begin Supplied material
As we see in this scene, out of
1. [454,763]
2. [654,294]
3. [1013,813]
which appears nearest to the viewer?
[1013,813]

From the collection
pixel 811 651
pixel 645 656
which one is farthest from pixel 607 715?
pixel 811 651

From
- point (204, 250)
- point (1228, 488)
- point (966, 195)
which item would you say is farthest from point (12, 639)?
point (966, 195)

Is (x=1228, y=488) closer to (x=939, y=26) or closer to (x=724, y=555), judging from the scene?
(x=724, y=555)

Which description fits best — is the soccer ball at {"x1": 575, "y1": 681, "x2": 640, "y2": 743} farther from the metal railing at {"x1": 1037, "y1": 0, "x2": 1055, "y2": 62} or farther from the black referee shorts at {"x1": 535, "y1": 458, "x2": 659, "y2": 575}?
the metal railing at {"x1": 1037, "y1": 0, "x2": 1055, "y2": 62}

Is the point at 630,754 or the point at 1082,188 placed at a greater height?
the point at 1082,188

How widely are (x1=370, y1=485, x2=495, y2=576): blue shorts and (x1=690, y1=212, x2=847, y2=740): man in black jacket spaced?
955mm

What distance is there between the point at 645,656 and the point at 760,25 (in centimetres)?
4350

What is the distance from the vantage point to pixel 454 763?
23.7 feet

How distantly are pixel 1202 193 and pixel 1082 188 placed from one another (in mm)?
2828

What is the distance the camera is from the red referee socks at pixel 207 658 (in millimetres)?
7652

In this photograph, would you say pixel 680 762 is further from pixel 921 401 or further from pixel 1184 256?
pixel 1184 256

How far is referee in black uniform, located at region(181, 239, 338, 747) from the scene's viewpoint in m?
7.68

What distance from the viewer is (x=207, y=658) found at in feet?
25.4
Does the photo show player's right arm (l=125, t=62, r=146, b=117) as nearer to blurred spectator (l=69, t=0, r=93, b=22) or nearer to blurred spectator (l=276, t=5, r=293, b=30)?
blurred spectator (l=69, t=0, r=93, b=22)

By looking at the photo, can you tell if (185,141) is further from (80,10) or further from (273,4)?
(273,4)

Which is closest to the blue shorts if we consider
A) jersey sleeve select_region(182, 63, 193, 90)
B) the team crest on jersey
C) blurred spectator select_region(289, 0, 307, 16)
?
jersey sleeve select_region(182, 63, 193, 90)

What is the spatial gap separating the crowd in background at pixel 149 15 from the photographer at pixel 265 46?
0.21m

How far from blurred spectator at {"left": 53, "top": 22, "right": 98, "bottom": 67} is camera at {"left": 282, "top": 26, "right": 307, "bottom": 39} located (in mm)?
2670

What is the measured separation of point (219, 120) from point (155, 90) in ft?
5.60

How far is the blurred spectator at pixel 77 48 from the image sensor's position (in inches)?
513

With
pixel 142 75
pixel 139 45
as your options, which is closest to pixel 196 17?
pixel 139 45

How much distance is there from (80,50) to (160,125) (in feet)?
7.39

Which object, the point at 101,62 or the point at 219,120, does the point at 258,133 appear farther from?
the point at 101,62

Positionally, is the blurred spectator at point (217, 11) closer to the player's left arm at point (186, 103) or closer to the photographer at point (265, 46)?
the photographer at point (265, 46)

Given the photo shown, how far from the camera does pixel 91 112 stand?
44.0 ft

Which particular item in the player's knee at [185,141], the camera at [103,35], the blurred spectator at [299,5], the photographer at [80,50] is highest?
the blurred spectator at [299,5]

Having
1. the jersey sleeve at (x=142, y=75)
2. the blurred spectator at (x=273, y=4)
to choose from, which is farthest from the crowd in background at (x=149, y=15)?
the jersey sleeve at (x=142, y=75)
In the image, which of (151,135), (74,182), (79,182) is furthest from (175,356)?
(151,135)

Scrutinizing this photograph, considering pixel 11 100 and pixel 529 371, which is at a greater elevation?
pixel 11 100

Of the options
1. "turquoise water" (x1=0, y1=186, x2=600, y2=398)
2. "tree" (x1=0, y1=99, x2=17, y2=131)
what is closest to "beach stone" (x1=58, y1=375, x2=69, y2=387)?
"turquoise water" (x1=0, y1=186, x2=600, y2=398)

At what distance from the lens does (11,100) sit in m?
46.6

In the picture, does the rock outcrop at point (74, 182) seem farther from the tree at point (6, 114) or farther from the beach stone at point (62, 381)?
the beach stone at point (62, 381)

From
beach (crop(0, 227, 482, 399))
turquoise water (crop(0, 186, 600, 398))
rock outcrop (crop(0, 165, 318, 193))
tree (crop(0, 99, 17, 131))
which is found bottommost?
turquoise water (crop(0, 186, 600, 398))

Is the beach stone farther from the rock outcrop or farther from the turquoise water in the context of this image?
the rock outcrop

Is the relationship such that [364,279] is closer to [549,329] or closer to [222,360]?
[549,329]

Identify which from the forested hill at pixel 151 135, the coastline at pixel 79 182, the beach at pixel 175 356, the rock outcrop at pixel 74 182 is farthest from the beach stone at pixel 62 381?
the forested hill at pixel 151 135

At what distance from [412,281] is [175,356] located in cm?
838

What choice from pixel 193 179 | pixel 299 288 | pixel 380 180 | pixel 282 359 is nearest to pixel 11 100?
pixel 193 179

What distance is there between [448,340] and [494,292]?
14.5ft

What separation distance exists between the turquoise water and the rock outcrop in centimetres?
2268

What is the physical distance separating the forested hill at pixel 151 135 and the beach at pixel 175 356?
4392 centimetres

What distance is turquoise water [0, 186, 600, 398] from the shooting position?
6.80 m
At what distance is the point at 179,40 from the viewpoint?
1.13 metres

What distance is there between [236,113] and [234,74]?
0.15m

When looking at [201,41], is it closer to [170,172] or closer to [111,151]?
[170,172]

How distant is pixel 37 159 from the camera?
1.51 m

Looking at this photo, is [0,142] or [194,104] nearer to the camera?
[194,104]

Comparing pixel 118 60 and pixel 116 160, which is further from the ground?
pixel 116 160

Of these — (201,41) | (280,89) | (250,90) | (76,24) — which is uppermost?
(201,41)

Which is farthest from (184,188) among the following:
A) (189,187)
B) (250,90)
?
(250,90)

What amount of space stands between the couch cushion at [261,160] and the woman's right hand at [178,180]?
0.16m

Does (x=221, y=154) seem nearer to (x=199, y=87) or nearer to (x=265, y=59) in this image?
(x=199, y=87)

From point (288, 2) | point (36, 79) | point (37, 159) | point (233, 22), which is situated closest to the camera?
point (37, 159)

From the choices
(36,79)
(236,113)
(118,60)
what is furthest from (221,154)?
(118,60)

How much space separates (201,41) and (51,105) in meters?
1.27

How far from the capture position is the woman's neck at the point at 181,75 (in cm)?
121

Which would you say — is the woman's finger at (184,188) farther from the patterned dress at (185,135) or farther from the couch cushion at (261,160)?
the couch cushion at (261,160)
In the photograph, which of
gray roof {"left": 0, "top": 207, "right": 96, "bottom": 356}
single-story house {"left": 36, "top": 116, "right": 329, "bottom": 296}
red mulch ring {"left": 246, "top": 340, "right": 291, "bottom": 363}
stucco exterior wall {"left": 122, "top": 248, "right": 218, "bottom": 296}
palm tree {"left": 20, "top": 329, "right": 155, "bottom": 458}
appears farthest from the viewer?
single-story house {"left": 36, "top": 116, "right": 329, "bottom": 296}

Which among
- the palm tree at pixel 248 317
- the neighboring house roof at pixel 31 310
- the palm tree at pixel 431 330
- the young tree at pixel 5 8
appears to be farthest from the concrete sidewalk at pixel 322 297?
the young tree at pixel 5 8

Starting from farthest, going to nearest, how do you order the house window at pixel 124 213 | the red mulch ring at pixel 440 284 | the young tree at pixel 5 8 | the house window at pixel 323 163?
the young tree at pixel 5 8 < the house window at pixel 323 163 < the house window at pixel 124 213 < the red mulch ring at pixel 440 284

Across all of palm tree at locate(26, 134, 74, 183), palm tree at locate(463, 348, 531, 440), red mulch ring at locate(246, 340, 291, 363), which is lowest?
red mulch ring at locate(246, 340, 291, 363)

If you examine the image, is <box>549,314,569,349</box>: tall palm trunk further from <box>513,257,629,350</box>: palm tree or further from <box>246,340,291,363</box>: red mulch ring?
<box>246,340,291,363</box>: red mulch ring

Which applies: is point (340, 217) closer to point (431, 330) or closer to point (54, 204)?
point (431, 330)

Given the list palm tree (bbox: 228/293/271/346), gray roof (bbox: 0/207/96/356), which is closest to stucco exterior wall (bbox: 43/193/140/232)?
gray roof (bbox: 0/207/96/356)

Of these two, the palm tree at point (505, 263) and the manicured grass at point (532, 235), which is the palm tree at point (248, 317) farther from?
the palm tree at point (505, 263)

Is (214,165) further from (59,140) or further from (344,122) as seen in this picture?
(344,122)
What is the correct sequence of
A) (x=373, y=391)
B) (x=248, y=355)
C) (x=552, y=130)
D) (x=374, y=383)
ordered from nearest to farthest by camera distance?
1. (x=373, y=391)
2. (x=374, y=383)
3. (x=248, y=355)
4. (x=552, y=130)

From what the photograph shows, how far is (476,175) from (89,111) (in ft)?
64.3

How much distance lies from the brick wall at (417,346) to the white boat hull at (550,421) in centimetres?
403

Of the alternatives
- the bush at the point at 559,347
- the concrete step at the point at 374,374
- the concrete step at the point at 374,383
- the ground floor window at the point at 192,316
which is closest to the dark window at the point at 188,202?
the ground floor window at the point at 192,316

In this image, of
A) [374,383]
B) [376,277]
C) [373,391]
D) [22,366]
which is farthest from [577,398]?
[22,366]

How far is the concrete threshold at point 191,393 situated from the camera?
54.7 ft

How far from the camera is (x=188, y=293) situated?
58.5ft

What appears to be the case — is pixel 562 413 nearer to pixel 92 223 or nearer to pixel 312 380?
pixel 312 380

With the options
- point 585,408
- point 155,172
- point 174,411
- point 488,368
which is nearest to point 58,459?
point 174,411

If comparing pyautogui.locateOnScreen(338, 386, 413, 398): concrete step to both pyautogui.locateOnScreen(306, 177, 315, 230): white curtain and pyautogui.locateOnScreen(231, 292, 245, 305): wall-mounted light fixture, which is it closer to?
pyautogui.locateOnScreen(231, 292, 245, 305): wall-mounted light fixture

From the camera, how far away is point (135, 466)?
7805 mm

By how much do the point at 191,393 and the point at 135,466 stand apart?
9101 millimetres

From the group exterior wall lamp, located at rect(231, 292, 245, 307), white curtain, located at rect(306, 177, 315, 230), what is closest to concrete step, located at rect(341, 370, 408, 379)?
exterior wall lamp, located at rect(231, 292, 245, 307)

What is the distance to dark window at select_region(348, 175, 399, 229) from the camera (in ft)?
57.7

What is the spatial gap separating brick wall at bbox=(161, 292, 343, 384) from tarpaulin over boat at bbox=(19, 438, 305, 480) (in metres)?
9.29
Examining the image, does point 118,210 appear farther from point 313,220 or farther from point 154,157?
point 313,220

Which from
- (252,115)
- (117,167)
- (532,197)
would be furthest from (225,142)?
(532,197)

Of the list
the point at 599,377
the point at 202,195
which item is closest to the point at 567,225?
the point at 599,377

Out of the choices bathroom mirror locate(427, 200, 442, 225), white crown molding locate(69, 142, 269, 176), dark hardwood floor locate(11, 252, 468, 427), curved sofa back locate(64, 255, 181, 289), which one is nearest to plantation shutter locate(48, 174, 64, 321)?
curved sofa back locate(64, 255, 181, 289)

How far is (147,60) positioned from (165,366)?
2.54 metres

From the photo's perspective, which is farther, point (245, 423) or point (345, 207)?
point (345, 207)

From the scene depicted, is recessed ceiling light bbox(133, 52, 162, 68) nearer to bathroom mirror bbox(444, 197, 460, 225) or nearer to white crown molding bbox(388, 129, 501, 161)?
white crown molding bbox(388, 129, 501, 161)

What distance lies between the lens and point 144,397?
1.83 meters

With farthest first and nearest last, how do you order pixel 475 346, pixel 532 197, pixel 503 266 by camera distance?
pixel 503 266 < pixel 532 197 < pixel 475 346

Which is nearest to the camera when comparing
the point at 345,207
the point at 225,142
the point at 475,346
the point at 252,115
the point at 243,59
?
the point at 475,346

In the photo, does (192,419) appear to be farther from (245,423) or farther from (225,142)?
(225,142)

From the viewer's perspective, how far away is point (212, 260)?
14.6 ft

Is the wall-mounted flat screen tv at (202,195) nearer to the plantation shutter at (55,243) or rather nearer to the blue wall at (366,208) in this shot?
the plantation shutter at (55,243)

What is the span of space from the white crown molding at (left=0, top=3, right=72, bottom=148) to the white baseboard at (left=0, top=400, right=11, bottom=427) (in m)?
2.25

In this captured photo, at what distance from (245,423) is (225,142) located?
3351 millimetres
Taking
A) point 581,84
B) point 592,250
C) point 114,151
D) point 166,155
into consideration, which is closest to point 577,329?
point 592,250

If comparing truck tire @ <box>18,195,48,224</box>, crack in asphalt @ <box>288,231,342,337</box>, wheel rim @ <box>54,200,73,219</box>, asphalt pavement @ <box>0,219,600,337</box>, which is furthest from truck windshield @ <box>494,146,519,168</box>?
end Supplied material
§ What is required:
Repeat, without change, each line of the data above from the one that contains "From the scene depicted, is" through the final line, counting both.

§ Finished answer:
From the scene depicted, is recessed ceiling light bbox(133, 52, 162, 68) nearer to bathroom mirror bbox(444, 197, 460, 225) or nearer to white crown molding bbox(388, 129, 501, 161)?
white crown molding bbox(388, 129, 501, 161)

What distance lies between the lens and point 144,397?
1.83 meters

With farthest first and nearest last, how do you order pixel 475 346, pixel 532 197, pixel 503 266 by camera distance?
pixel 503 266 < pixel 532 197 < pixel 475 346

Which is nearest to the camera when comparing
the point at 345,207
the point at 225,142
the point at 475,346
the point at 252,115
the point at 243,59
?
the point at 475,346

In the photo, does (192,419) appear to be farther from (245,423) or farther from (225,142)?
(225,142)

From the viewer's perspective, how far away is point (212, 260)?
14.6 ft

Is the wall-mounted flat screen tv at (202,195) nearer to the plantation shutter at (55,243) or rather nearer to the blue wall at (366,208) in this shot?
the plantation shutter at (55,243)

What is the span of space from the white crown molding at (left=0, top=3, right=72, bottom=148) to the white baseboard at (left=0, top=400, right=11, bottom=427) (in m)?
2.25

In this captured photo, at what distance from (245,423) is (225,142) located?
3351 millimetres
Taking
A) point 581,84
B) point 592,250
C) point 114,151
D) point 166,155
into consideration, which is closest to point 577,329?
point 592,250

If comparing truck tire @ <box>18,195,48,224</box>, crack in asphalt @ <box>288,231,342,337</box>, wheel rim @ <box>54,200,73,219</box>, asphalt pavement @ <box>0,219,600,337</box>, which is furthest from truck windshield @ <box>494,146,519,168</box>?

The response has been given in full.